Reviews May 18, 2010
Secret Agent
Even in an era when afrobeat is the apotheosis of cool, drummer and bandleader Tony Allen is the apothoeosis of afrobeat cool.  His most ambitious album to date, Secret Agent features Allen’s multinational touring band in a set of songs that pays subtle homage to Fela Kuti—with whom Allen helped to create the afrobeat sound during a collaboration that lasted from 1965 until 1980—as well as highlife, jazz, R&B and even hip hop.  But mostly, Allen’s roiling but supremely relaxed compositions bear his own sublime, understated stamp and create a universe where all these genres coexist, rooted in the unrivalled sizzle of his signature hi-hat and double-hit b-boom of his bass drum.

Born in 1940 and a drummer from his youth, Allen quickly became an acolyte of Art Blakey. He noted that Nigerian drummers in the 60s scarcely used the hi-hat, so he made it a centerpiece in his sound. Allen’s individualism and jazz sensibility made him the perfect drummer for the young Fela, and they collaborated in a jazz combo before forming the quasi-highlife band Koola Lobitos in 1965. That outfit became the archetypal afrobeat band Africa 70 five years later, and Allen’s mature drumming style defined its elegantly churning groove. In addition to many recordings with Fela, Allen headlined 3 albums with Africa 70 before distancing himself from the ever-growing Fela entourage in the early 80s. Allen moved to London in 1984, and then to Paris, where he launched a solo career that includes five CDs, culminating in this one.

Allen says he writes like a drummer, and certainly these songs are first and foremost about groove. These particular grooves, created with keyboard player and arranger Fixi, are superbly crafted.

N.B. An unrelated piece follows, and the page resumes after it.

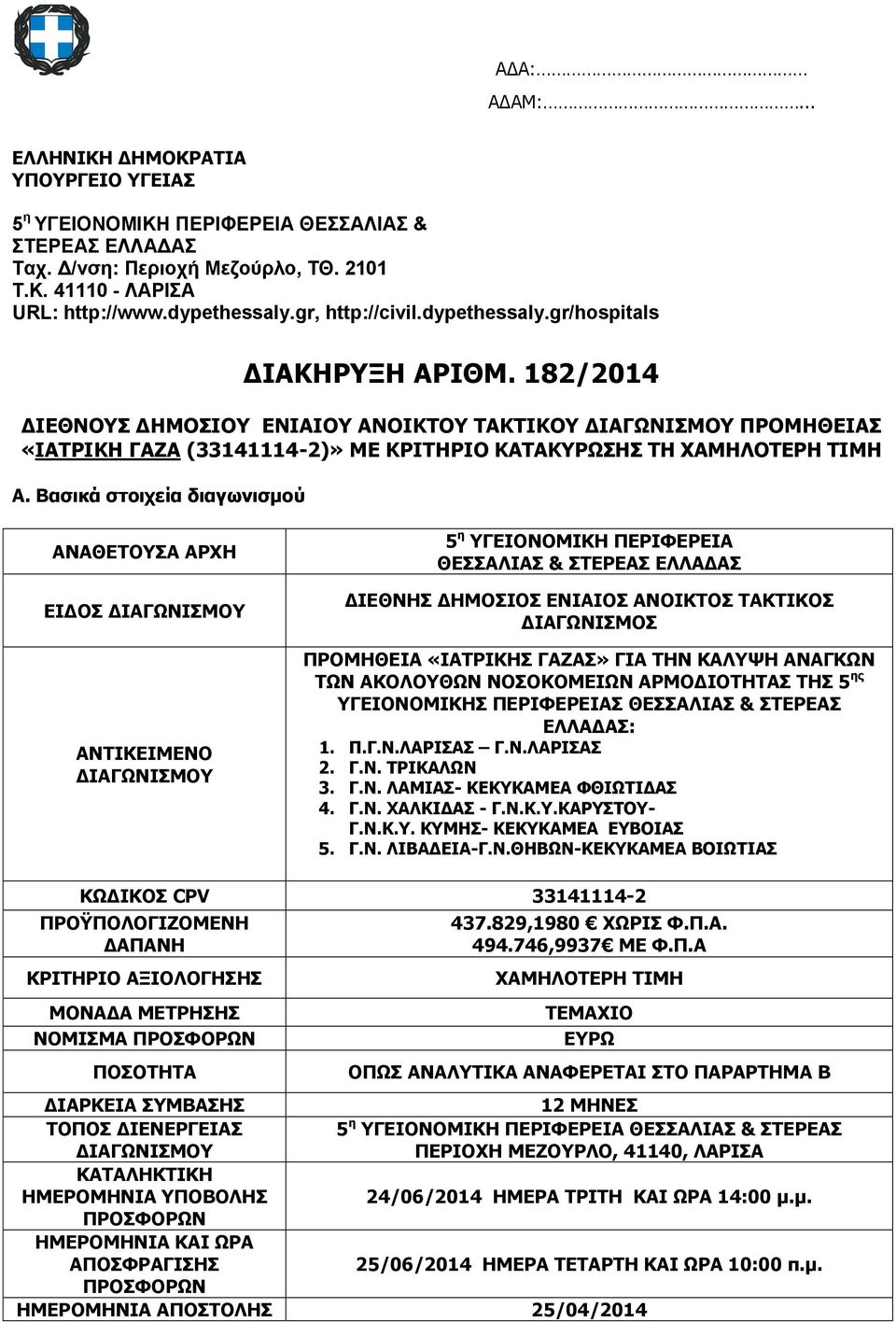 182/2014 ΓΗΔΘΛΝΠ ΓΖΚΝΠΗΝ ENIAIOY ΑΛΝΗΘΡΝ ΡΑΘΡΗΘΝ ΓΗΑΓΥΛΗΠΚΝ ΞΟΝΚΖΘΔΗΑΠ «ΗΑΡΟΗΘΖ ΓΑΕΑ (33141114-2)» ΚΔ ΘΟΗΡΖΟΗΝ ΘΑΡΑΘΟΥΠΖΠ ΡΖ ΣΑΚΖΙΝΡΔΟΖ ΡΗΚΖ Α.
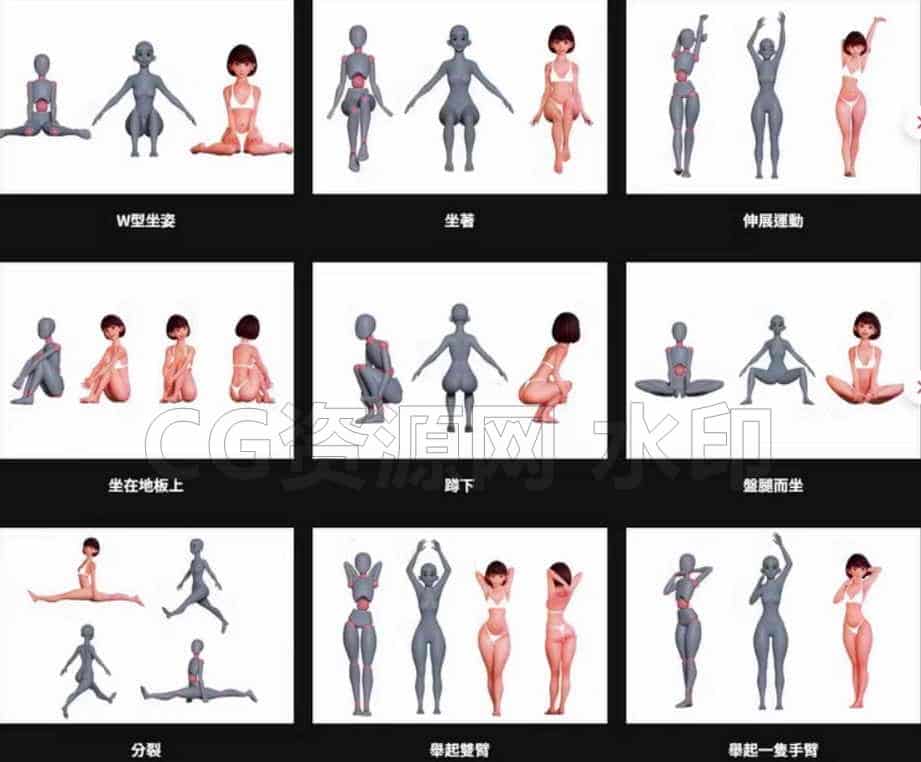 图片[3]-Blender 70个示例从面部到身体征服风格化的角色-B站/公众号:特效向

Each song is laced with distinguishing detail—clean bluesy guitar on “Secret Agent,” trombones and accordion on “Busybody,” and chromatic harmonica and growling electric piano on “Nina Lowo (Money is to Be Spent).” The brooding seriousness of afrobeat hovers persistently, but many of these songs are upbeat emotionally, even celebratory.

Allen holds forth vocally with his distinctive, dry whisper on the opening title track, and also the closer “Elewon Po (Too Many Prisoners)” with its interlocked guitars and old-school brass bringing in hints of highlife ambiance. On the extra-funky “Pariwo (Shout, Protest, Make Some Noise)” King Odudu takes the lead vocal, unleashing a raucous rasp that pointedly evokes the feisty spirit of Fela, underscoring the contrast with the more subtle and emotionally complex material that surrounds it. The rich voice of Orobiyi Adunni (aka AYO) brings an R&B diva feel and English language vocals—not especially memorable lyrically—to a few tracks, and the ubiquitous female afrobeat chorus emerges tastefully in a number of these mixes.

In the end, this is not so much an album about message as vibe. Allen is now an Afropop elder, a survivor who carries many banners but stands among them as an absolute original, a master of mood, a man with much to offer but nothing left to prove.